* **WHAT IS NEEDED**
Reproduce the items below verbatim, from the line containing "Is the black" up to and including the line containing "1.55 metres", and output nothing else.

* **EXERCISE MATERIAL**

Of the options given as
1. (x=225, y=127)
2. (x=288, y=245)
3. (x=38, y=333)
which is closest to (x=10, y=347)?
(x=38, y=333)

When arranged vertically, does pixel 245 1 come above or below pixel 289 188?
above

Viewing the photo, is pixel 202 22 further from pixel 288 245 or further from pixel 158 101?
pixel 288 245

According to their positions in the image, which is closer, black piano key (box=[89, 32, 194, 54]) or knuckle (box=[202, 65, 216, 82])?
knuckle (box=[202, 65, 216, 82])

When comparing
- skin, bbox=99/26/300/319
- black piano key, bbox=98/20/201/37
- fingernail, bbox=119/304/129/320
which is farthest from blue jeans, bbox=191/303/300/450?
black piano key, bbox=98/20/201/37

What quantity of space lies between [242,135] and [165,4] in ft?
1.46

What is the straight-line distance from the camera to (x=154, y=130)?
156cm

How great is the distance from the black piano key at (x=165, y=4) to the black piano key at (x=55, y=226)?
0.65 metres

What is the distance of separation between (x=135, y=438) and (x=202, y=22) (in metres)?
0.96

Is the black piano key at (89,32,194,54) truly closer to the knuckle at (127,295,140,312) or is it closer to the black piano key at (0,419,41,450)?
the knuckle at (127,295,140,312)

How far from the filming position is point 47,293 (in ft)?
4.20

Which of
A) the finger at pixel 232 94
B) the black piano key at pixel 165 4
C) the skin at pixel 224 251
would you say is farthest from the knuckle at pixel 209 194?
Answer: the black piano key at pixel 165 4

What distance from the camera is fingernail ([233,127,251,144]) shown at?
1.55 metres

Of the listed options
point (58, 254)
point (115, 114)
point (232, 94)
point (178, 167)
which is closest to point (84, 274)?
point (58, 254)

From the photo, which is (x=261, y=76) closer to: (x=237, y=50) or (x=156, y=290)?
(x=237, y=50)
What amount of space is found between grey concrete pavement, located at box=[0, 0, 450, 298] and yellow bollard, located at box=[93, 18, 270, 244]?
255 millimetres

* **EXERCISE OUTPUT**
Is the black piano key at (89,32,194,54) truly closer to the knuckle at (127,295,140,312) or is it closer to the black piano key at (0,419,41,450)?
the knuckle at (127,295,140,312)

How far from the filming position is point 47,293 (in ft)?
4.20

Which of
A) the finger at pixel 232 94
B) the black piano key at pixel 165 4
C) the skin at pixel 224 251
would you say is farthest from the knuckle at pixel 209 194?
Answer: the black piano key at pixel 165 4

What distance from the camera is fingernail ([233,127,251,144]) shown at?
1.55 metres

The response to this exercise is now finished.